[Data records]
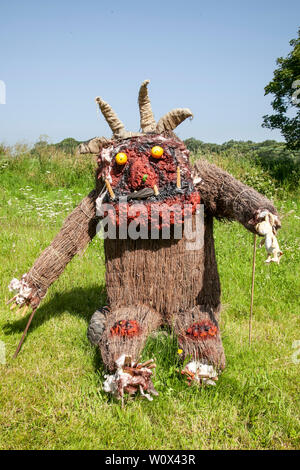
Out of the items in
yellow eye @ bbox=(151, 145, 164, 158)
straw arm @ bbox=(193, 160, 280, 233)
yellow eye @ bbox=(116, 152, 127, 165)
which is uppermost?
yellow eye @ bbox=(151, 145, 164, 158)

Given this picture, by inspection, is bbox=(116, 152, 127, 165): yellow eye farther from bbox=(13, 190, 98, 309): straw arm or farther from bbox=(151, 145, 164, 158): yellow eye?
bbox=(13, 190, 98, 309): straw arm

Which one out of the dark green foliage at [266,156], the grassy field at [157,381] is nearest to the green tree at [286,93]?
the dark green foliage at [266,156]

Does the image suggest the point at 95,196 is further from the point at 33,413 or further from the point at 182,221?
the point at 33,413

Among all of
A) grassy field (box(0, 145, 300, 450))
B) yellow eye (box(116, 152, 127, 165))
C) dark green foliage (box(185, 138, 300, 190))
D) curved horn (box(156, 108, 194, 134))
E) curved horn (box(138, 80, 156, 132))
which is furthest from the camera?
dark green foliage (box(185, 138, 300, 190))

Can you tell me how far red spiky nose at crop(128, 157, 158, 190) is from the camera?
6.77ft

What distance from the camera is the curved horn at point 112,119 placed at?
2.25 m

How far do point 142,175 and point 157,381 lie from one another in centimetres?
107

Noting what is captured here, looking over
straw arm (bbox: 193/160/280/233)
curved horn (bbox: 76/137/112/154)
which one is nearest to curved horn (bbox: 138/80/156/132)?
curved horn (bbox: 76/137/112/154)

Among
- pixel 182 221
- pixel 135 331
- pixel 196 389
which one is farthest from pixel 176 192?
pixel 196 389

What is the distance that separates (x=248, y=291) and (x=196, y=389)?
1.44 meters

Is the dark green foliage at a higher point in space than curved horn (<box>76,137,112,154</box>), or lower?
higher

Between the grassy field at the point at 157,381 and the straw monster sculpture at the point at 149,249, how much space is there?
12 centimetres

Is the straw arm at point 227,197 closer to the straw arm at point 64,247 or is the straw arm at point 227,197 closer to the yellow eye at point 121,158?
the yellow eye at point 121,158

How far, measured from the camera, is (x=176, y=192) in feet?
6.95
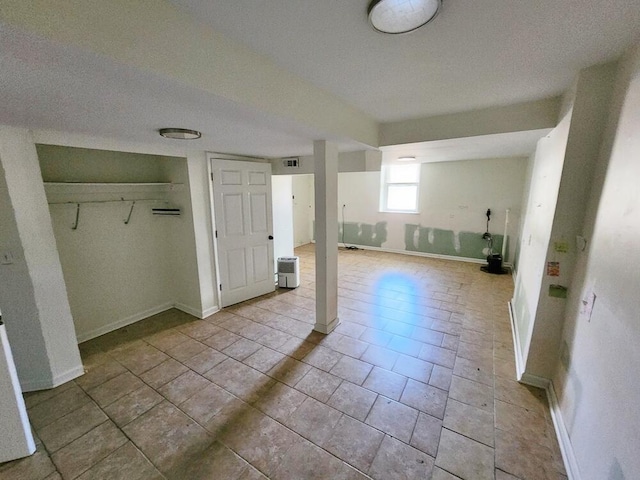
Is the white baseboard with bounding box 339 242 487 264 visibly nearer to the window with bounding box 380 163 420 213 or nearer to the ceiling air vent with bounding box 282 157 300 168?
the window with bounding box 380 163 420 213

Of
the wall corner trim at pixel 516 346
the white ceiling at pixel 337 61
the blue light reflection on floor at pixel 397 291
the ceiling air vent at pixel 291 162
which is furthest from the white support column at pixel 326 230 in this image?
the wall corner trim at pixel 516 346

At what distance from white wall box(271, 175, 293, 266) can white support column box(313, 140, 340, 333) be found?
158cm

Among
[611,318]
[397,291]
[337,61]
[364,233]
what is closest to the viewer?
[611,318]

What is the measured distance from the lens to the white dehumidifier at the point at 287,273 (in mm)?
4262

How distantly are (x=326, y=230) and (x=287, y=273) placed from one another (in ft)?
5.87

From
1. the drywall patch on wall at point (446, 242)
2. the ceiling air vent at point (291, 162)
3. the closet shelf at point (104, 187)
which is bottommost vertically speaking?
the drywall patch on wall at point (446, 242)

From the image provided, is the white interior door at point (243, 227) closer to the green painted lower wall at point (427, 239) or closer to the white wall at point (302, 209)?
the white wall at point (302, 209)

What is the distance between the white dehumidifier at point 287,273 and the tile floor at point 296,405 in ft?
3.21

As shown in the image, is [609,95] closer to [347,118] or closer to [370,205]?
[347,118]

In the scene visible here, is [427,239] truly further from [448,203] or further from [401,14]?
[401,14]

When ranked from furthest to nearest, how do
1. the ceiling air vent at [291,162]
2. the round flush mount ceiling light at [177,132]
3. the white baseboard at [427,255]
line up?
the white baseboard at [427,255], the ceiling air vent at [291,162], the round flush mount ceiling light at [177,132]

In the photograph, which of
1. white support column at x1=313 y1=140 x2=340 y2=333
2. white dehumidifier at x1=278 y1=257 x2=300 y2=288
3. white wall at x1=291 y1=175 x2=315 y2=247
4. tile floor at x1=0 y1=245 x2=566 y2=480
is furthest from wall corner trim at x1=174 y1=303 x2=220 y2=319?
white wall at x1=291 y1=175 x2=315 y2=247

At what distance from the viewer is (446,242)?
5.85 meters

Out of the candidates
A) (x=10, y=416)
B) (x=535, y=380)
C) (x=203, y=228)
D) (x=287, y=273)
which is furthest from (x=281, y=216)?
(x=535, y=380)
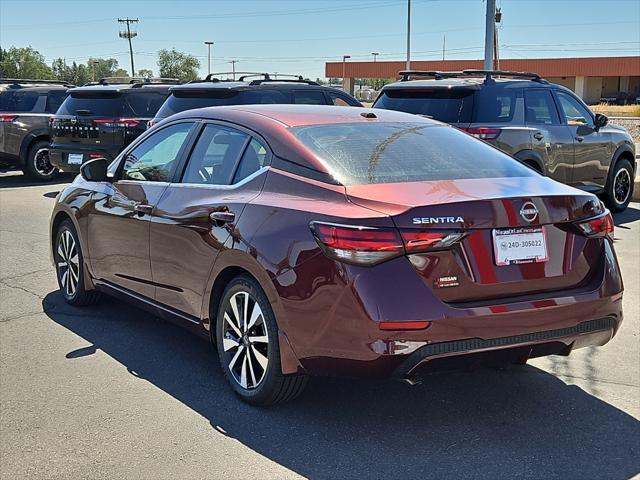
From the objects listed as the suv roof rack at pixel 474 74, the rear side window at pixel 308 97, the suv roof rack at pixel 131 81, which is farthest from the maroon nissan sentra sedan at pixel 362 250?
the suv roof rack at pixel 131 81

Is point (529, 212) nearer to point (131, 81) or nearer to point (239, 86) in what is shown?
point (239, 86)

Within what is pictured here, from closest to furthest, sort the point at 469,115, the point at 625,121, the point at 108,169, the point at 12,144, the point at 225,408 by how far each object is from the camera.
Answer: the point at 225,408 → the point at 108,169 → the point at 469,115 → the point at 12,144 → the point at 625,121

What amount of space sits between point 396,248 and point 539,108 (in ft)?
22.6

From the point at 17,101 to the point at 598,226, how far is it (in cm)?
1411

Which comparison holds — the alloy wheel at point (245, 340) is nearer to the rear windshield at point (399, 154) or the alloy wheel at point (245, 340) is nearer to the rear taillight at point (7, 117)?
the rear windshield at point (399, 154)

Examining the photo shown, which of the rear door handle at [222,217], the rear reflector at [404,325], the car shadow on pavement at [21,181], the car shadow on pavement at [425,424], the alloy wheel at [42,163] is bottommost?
the car shadow on pavement at [21,181]

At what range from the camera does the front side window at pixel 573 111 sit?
408 inches

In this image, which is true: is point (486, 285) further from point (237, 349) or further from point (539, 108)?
point (539, 108)

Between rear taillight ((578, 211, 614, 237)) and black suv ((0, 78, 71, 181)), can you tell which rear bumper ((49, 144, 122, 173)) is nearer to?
black suv ((0, 78, 71, 181))

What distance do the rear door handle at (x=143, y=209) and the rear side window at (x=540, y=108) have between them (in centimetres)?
582

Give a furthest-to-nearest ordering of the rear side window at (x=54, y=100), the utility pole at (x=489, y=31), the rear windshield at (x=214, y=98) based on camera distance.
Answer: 1. the utility pole at (x=489, y=31)
2. the rear side window at (x=54, y=100)
3. the rear windshield at (x=214, y=98)

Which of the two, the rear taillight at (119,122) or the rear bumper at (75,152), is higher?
the rear taillight at (119,122)

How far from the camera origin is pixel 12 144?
15.3 meters

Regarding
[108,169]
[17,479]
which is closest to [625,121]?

▶ Stated task: In the records above, rewrite the part that opens with the line containing "Noting what is captured here, looking over" and closes with the line containing "1.44 meters". Replace "nearest" with "closest" and change nothing else.

▶ Problem solution:
Noting what is captured here, looking over
straw arm (bbox: 193/160/280/233)
curved horn (bbox: 76/137/112/154)
which one is closest to curved horn (bbox: 138/80/156/132)?
curved horn (bbox: 76/137/112/154)

Among
- pixel 182 221
- pixel 135 331
- pixel 196 389
which one is farthest from pixel 176 192?
pixel 196 389

What is the distance that separates (x=248, y=291) and (x=196, y=389)?
1.44 meters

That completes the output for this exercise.